Entries taken from a collection:
━━━━━━━━━━━━━━━━━━━━

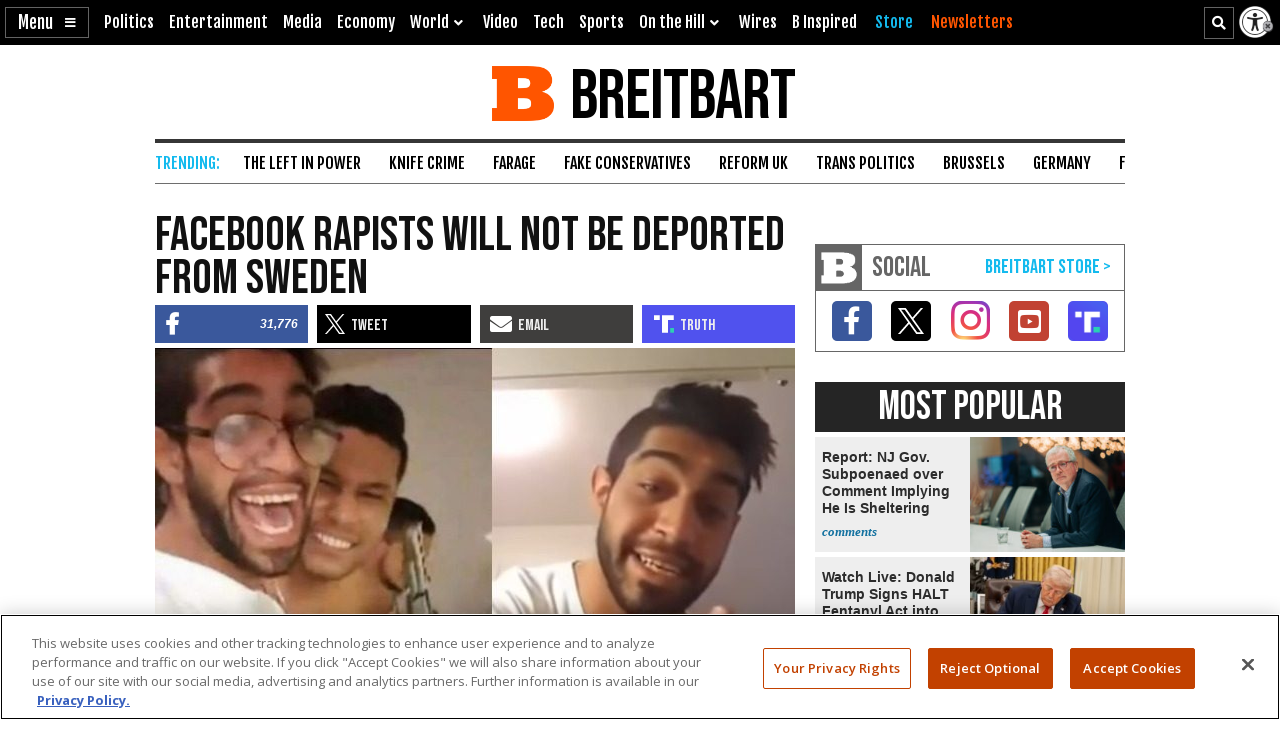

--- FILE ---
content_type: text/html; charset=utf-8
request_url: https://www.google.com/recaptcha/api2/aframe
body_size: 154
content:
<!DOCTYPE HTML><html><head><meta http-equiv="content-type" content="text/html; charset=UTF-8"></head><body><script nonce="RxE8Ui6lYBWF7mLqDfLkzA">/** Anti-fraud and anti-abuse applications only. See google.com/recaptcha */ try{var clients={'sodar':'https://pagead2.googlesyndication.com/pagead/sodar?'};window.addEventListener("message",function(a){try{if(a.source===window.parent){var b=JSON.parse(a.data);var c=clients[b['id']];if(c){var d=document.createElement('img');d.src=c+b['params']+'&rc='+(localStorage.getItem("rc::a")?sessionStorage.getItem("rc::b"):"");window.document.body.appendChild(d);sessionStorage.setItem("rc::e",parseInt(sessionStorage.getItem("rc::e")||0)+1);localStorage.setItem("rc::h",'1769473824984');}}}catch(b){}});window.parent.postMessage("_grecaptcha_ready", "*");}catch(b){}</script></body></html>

━━━━━━━━━━━━━━━━━━━━

Copy out every line from the data above in which the word "https" occurs.

**Reply**
request_url: https://www.google.com/recaptcha/api2/aframe
<!DOCTYPE HTML><html><head><meta http-equiv="content-type" content="text/html; charset=UTF-8"></head><body><script nonce="RxE8Ui6lYBWF7mLqDfLkzA">/** Anti-fraud and anti-abuse applications only. See google.com/recaptcha */ try{var clients={'sodar':'https://pagead2.googlesyndication.com/pagead/sodar?'};window.addEventListener("message",function(a){try{if(a.source===window.parent){var b=JSON.parse(a.data);var c=clients[b['id']];if(c){var d=document.createElement('img');d.src=c+b['params']+'&rc='+(localStorage.getItem("rc::a")?sessionStorage.getItem("rc::b"):"");window.document.body.appendChild(d);sessionStorage.setItem("rc::e",parseInt(sessionStorage.getItem("rc::e")||0)+1);localStorage.setItem("rc::h",'1769473824984');}}}catch(b){}});window.parent.postMessage("_grecaptcha_ready", "*");}catch(b){}</script></body></html>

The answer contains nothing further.